Zoning hurdles could also pose a challenge, especially for undeveloped cities that aren’t quite sure where they want to put data centers. On the other hand, Greenwood said, some growing cities are eager to greenlight data centers on sites that would normally be developed as industrial due to rising NIMBYism against heavy manufacturing and distribution facilities.

“[Industrial is] a lot of very low paying jobs, it’s a lot of trucks on the road, and it’s a lot of headache on the local community,” she said. “They’re starting to turn some of those projects down, which I think fares well for data center development in those areas.”

Ketteman said this is the case in Waxahachie, where industrial development has surged in recent years. Data centers are more palatable to the council and to the general public, he said, because they produce large amounts of revenue while putting little strain on city resources.

“We’re not against industrial, but going forward we want to be mindful of how we grow this community,” he said. “What’s it going to look like as our population continues to grow? So you have to balance all of those things.”

East of Waxahachie, the city of Kaufman is also actively pursuing data centers.
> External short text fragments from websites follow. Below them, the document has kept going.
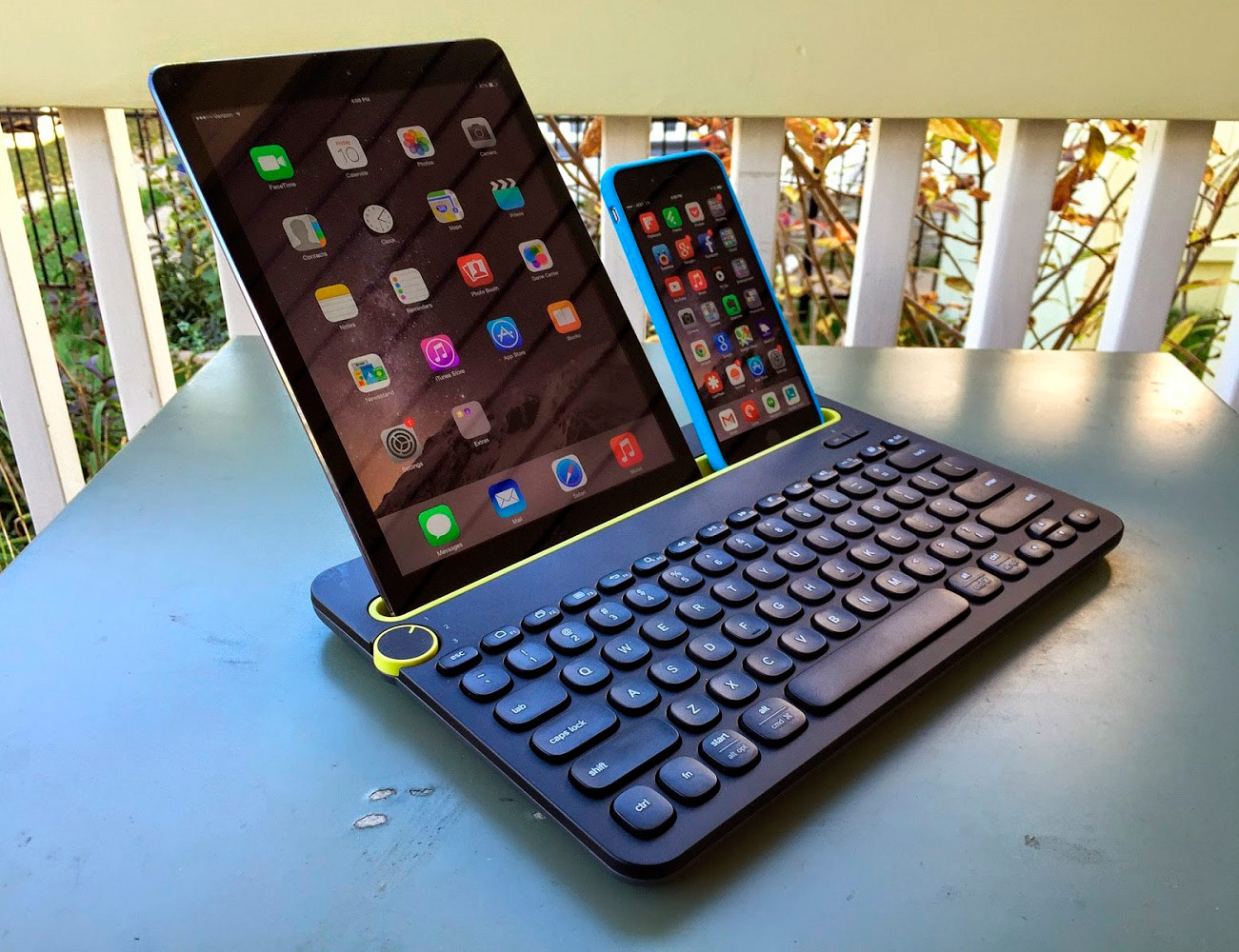 Logitech Bluetooth Multi Device Keyboard K480 Gadget Flow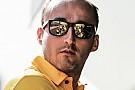 Fahrerwahl erst nach Abu Dhabi: Zweifelt Williams an Robert Kubica?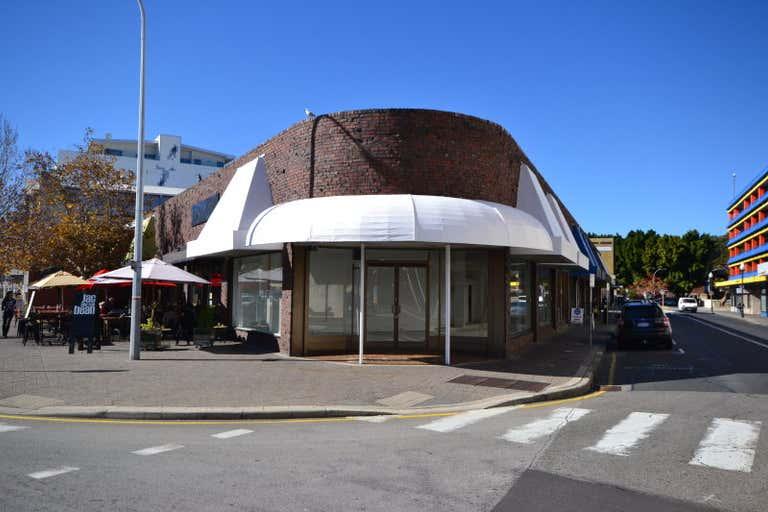 1B & 1C, 177 High Street Fremantle WA 6160 - Image 1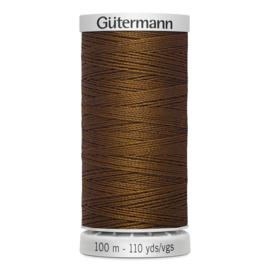 Gutermann 650 Bruin | Super sterk naaigaren 100m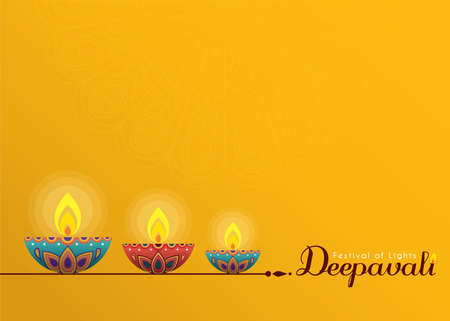 Deepavali or Diwali template or copy space. Beautiful burning diwali diya (india oil lamp) isolated on yellow background. Festival of Lights celebration vector illustration. Stock fotó - 155875104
While it is not located in the I-35 corridor, Kaufman has two available electric utility providers — Oncor and Trinity Valley Electric Corporation — and access to fiber via a high-capacity long-haul route that runs parallel to Highway 175. There are a handful of shovel-ready sites along that corridor that are zoned industrial and could be developed as data centers, Kaufman Economic Development Corp. Executive Director Stewart McGregor said.

“Being a small yet growing community, we’re still very much a nimble organization when it comes to getting projects done,” he said. “What you’re going to find out here is that we’re willing to work with you, help you jump through those hurdles and hold your hand through that process.”

It could be years before rural counties in DFW see a proliferation of data centers, but with the race for available land showing no signs of slowing, Strader said cities with an abundance of undeveloped sites are well-positioned to receive future development.

“When you look at the map, there’s not a lot of green to the north,” he said. “The reality is, [south is] where there’s land. That’s where you’re going to see groups start to go.”